“好。買紅色牌子那個,天宇愛吃。”
“知道了。”
谷劍秋拿起飯桌上的一只竹筷子,轉身出了門。
走出天人坊,朱麗葉在馬臉男人后面緊追不舍。
“刀哥,刀哥。”
馬臉不耐煩地擰起眉頭:“你還追上來干什么?”
朱麗葉舔了舔干裂的下唇,有點不好意思地說:“你,你算錯了,我當初借了你九百塊嘛,按三分利,今天應該是一千四百塊。你剛才收了一千六百塊嘛,那兩百塊是不是……”
“冊那~”
馬臉男人氣極反笑,剛要說些什么,才發覺朱麗葉身后一道人影緩緩走近。
谷劍秋。
“你他媽……”
察覺到來者不善的馬臉男人還要說些什么,一只攥著竹筷子的拳頭已經籠罩了他的視野。
——
“啊啊啊啊啊啊~你敢動我,我干爺不會放過你!”
馬臉男人倒在地上,雙手捂著脖子,一只被削尖的竹筷子從左到右整個貫穿了他的脖子。
朱麗葉已經嚇呆了,癱軟在地上動彈不得。
谷劍秋攥著馬臉的衣領,把他剛從自己手里拿走的一千六百塊抽走,卻并沒有放回自己口袋,反而把錢卷成一沓,整個塞進男人的嘴里,伸出一根手指,在他眼前晃了晃,然后一記重拳狠狠地轟在馬臉男人的嘴巴上。
嗚!
崩碎的牙齒在谷劍秋的拳鋒上留下兩道血痕。

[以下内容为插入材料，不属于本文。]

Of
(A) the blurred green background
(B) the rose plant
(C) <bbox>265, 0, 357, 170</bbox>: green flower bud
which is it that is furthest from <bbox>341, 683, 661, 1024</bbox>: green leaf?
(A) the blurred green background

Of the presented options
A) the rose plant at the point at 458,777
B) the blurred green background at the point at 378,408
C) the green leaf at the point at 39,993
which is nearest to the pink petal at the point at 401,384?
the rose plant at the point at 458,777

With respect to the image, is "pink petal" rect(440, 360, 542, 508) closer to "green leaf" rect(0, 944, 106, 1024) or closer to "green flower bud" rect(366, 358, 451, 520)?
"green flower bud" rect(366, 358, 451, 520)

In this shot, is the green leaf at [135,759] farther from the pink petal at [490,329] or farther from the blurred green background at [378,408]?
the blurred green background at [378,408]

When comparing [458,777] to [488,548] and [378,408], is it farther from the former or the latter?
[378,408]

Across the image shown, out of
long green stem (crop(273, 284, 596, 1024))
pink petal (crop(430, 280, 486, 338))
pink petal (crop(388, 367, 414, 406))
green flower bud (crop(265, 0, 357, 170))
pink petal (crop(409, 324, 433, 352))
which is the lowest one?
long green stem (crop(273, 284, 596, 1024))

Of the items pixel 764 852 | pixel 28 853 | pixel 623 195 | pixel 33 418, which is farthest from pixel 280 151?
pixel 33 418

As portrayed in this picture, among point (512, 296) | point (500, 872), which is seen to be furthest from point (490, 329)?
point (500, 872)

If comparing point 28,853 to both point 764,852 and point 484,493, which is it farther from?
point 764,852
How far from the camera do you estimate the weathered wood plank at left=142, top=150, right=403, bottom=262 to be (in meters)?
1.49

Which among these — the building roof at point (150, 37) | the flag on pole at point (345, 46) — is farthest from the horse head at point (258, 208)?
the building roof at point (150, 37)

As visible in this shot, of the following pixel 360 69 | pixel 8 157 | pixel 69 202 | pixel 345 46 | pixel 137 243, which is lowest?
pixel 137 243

馬臉男人佝僂成一團,嘴里含糊不清地嗚嗚叫著,死亡的恐懼讓他四肢發軟,幾乎剝奪了他所有的反抗意志,只能像個沙袋一樣任由谷劍秋施為。
谷劍秋掰開他的右手,在他哀求和恐懼的目光中,干凈利落地掰斷了他的中指,十指連心,馬臉頓時雙目圓睜,痛得張口大叫,嘔出滿口斷裂的牙齒和被血水泡得腫脹的鈔票。
“其實你根本不是龍皮太保的人,龍皮的手下小手指都紋有一條青龍。可你手指上什么都沒有。他沒有干孫子,只有兩個干兒子,是他的左膀右臂,一個叫鬼皮,一個叫佛皮。你不過是個販鴉片酊的小混混。你和朱麗葉演雙簧,只是想騙我姐姐的錢。”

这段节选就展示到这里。